A reforma foi extremamente bem-sucedida do ponto de vista quantitativo: em
sete anos, nove milhões de hectares foram transferidos a trezentos e setenta mil famílias
e quinze mil propriedades viram-se afetadas (ÁGUILA, 2010, p. 5). Entretanto, seus
resultados seriam extremamente contraditórios: rompeu relações seculares de
dependência dos camponeses face aos terratenentes, promovendo o deslocamento do
eixo de poder no meio rural, mas ao mesmo tempo não significou o salto de quantidade
e qualidade na produção que dela se esperava. Representou, em princípio, maior
autonomia para o camponês, mas quando este se viu a braços com um mercado que não
controlava, as dificuldades foram imensas (RIBEIRO, 2014a, p. 265; MEJÍA, 1990, p.

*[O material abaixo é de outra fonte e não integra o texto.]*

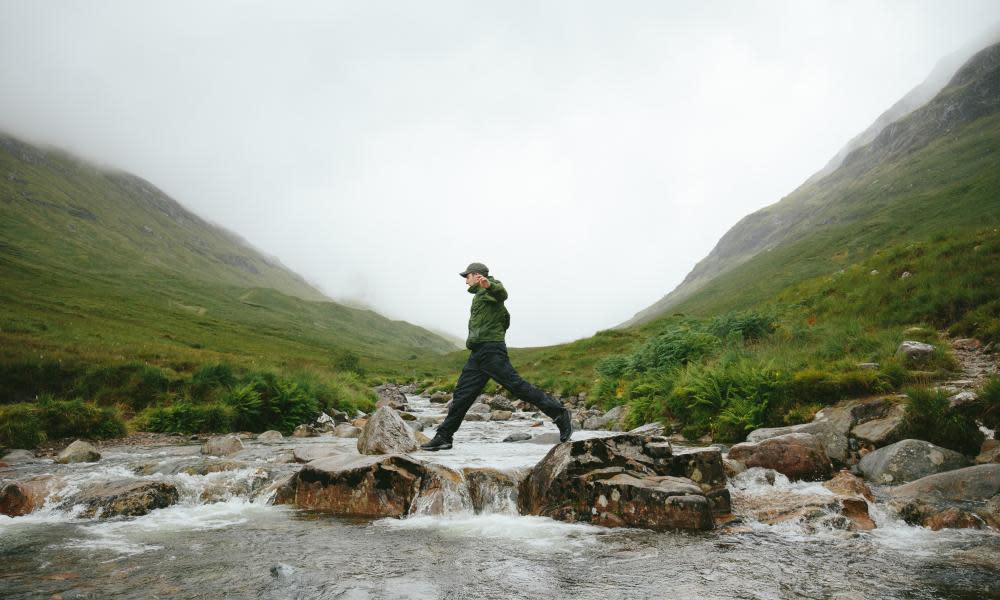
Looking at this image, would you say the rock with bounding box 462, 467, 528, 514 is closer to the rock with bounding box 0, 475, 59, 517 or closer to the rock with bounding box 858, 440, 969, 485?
the rock with bounding box 858, 440, 969, 485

37). Nos anos 1990, em plena emergência da ditadura fujimorista, o processo, que já
perdera estímulo desde a volta de Fernando Belaúnde Terry ao poder em 1980,2 sofreu
seu golpe definitivo, com a permissão da venda de terras em área reformada a partir de
1991, e em 1995, quando se reorganizou o mercado de terras.
Se o olhar sobre o nacional nos deixa a impressão do sobrevoo, neste trabalho
buscaremos colocar os pés na terra: vamos observar um processo de reforma e
contrarreforma numa fazenda: Huando. Avaliar o micro como tantos autores já fizeram,
desde Carlo Ginzburg (1987) em seu clássico, O Queijo e os Vermes, possibilita
aprofundar um pouco reflexões já esboçadas em outros trabalhos. Sem o brilhantismo
do historiador italiano, o que pretendemos fazer, é uma discussão a respeito da luta em
torno da fazenda Huando, localizada na cidade de Huaral, província do mesmo nome3,
departamento de Lima, na costa norte peruana. Podemos, neste trabalho, perceber
Huando como um ponto importante de observação das esperanças em torno da luta por
reforma agrária no Peru, do florescimento desta esperança, quando da ascensão do
governo militar do general Velasco Alvarado, em 1968, e das expectativas em torno da
organização da cooperativa em 1972-1973. Posteriormente, vemos as dificuldades
crescentes da cooperativa, a ponto de, para a maioria dos cultivadores, parecerem
incontornáveis a partir dos anos de Fujimori, levando-os a parcelar as terras da
cooperativa. Ainda poderemos observar o depois da parcelação, quando os dois grupos
estarão a postos na reivindicação de seu passado, os que apostaram na conservação de
2 Fernando Belaunde Terry foi eleito pela primeira vez em 1963, e em seu governo foi aprovada a lei de
reforma agrária no parlamento. Foi deposto e m 1968, no golpe militar desfechado p or Velasco Alvarado
(COTLER, 2006, p. 257).
3 A província de Huaral se chamou Chancay até 1976.